Mary Mallon Cooked for Wealthy Manhattan Families and Spent Three Years Quarantined for It

She was the first asymptomatic typhoid carrier identified in the U.S., and the only one of 400 to be confined for life.

Mary Mallon was a 37-year-old Irish-born cook in 1906, working for the wealthy Warren family in Oyster Bay on Long Island, when six of the eleven people in the house contracted typhoid fever within two weeks. The Warrens hired the sanitary engineer George Soper to investigate. Soper went through Mallon's job history. At every household she had cooked for since her arrival in the United States — the Mallon family in Mamaroneck, the Drayton home, the Thompson household, the Warrens — there had been an outbreak of typhoid shortly afterward. He traced 22 distinct cases of typhoid to Mallon by the time he confronted her at the Warrens' home in 1906, demanding samples of her stool, urine, and blood. "She seized a carving fork," Soper later wrote, "and advanced in my direction."

The theoretical possibility of an asymptomatic carrier — somebody continuously shedding Salmonella Typhi without ever feeling ill — was not yet established medical practice. New York health officials physically restrained Mallon in March 1907 with the help of police and Dr. Sara Josephine Baker, who reportedly sat on Mallon's chest in the ambulance. They confined her in a small cottage on North Brother Island in the East River. Tests confirmed the carriage; her gallbladder was thought to be the reservoir. She refused surgery to remove it.

She was released in 1910 on the condition that she never cook again, and immediately took a kitchen job under the alias Mary Brown. Five years later an outbreak of typhoid at Sloane Hospital for Women was traced to her. She was returned to North Brother Island in 1915 and stayed there until her death in 1938. By then over 400 asymptomatic typhoid carriers had been identified in the United States. None of the others were detained for more than a few months.

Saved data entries
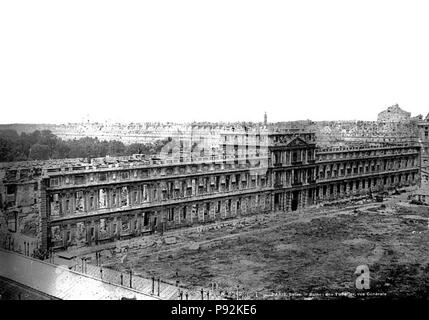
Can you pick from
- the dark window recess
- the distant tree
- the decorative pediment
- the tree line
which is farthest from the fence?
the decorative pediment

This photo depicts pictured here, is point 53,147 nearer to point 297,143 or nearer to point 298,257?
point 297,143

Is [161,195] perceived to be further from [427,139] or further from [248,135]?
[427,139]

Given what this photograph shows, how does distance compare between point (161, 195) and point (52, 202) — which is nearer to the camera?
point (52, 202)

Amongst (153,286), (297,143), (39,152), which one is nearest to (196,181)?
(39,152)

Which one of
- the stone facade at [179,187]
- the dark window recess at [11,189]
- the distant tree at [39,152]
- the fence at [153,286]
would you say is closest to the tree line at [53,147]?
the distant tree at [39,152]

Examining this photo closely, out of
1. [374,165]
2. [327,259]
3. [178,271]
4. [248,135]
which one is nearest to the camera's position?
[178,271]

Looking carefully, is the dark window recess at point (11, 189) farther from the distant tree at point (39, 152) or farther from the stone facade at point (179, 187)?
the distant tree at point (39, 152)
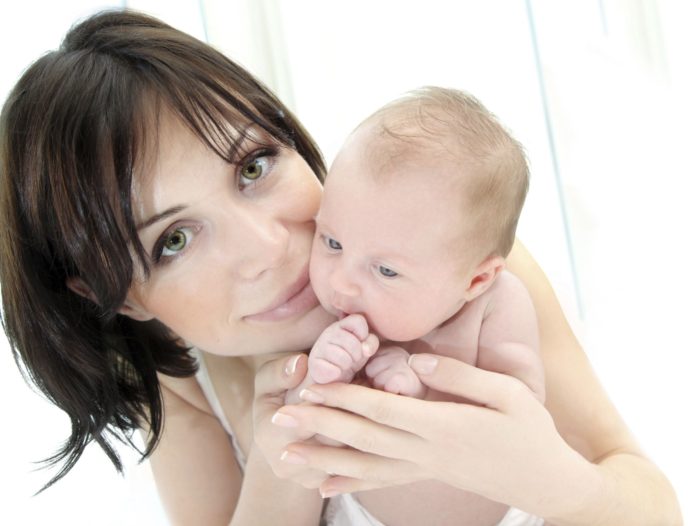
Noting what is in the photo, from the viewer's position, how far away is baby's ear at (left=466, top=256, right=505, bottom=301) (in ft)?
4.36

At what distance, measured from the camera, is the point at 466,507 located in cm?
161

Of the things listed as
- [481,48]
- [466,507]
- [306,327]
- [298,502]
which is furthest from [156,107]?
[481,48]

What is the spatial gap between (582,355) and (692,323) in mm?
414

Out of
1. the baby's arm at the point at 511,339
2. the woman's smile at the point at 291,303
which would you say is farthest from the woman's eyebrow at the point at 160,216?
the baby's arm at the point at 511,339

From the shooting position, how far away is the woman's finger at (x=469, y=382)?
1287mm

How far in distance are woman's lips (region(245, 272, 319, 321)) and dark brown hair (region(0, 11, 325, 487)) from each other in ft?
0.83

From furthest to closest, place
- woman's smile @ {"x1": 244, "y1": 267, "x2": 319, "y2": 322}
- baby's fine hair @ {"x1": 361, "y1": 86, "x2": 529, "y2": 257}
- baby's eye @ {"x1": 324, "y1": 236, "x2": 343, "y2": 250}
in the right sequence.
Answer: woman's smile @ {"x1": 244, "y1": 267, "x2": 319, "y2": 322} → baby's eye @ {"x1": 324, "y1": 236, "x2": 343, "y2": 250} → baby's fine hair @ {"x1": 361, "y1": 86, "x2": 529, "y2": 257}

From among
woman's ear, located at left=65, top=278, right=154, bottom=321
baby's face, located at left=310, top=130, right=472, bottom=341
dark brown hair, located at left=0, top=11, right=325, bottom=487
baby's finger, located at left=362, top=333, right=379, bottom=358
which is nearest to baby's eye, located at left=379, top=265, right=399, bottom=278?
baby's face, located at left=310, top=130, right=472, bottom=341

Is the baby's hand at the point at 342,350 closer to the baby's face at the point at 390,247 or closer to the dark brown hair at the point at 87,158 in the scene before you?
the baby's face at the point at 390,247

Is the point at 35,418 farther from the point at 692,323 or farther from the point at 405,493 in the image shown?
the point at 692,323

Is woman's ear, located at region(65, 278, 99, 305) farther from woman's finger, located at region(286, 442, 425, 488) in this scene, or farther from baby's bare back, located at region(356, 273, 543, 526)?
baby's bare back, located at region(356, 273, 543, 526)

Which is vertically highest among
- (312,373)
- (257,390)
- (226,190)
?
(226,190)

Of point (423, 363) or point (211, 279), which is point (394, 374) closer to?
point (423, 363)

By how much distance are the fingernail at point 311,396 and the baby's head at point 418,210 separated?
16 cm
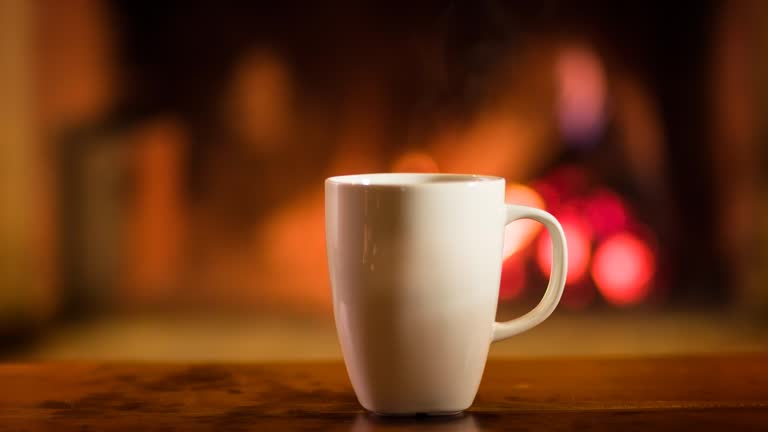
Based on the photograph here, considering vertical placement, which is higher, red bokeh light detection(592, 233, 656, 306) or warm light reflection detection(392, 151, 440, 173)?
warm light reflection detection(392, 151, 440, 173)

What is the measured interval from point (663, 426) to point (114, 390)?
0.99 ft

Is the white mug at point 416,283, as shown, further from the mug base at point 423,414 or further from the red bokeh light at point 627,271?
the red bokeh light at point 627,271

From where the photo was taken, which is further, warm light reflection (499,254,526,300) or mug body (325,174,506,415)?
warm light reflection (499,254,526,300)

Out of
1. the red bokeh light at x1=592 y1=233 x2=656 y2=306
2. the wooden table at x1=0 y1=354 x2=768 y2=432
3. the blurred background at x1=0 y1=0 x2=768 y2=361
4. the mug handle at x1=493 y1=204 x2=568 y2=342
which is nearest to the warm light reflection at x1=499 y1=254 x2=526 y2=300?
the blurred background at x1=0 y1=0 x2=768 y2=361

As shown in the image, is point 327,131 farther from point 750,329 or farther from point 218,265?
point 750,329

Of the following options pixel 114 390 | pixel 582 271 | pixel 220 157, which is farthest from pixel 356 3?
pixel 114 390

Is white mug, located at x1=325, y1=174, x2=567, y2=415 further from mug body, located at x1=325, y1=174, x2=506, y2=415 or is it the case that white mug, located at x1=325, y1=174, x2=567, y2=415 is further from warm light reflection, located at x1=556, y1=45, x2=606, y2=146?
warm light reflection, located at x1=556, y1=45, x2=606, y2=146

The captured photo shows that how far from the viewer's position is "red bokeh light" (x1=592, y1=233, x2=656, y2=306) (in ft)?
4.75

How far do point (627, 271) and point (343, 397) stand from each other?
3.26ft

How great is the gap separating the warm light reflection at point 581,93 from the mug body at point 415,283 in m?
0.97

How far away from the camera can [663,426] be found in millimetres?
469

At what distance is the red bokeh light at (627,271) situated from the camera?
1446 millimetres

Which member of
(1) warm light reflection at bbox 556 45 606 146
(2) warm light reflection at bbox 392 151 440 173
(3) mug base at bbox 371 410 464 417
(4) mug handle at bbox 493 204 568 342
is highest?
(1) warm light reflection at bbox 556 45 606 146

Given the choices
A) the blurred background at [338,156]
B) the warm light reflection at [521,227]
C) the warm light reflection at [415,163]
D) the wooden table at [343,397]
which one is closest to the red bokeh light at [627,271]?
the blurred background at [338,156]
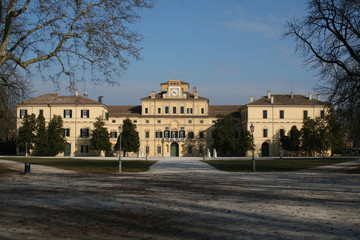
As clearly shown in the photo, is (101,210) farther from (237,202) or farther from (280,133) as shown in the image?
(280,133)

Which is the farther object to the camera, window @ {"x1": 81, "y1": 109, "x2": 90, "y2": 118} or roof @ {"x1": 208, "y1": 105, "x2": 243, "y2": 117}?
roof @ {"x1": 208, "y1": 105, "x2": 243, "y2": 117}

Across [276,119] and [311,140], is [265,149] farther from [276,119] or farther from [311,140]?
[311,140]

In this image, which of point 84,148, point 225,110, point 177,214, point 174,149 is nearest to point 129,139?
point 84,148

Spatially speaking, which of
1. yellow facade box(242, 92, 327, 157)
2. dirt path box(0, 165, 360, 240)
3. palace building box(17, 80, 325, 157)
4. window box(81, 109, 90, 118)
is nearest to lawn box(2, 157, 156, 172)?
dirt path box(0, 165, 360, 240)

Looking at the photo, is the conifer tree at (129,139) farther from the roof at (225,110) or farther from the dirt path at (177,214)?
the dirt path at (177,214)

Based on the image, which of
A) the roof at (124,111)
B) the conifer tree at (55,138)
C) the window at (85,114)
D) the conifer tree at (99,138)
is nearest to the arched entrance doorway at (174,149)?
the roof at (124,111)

• [WHAT YOU WILL DO]:
In the Mary Mallon passage, whom did the Warrens hire to investigate the typhoid outbreak in their house? These lines are separate material with no connection to the Mary Mallon passage.

• [SOLUTION TO THIS PROBLEM]:
They hired the sanitary engineer George Soper.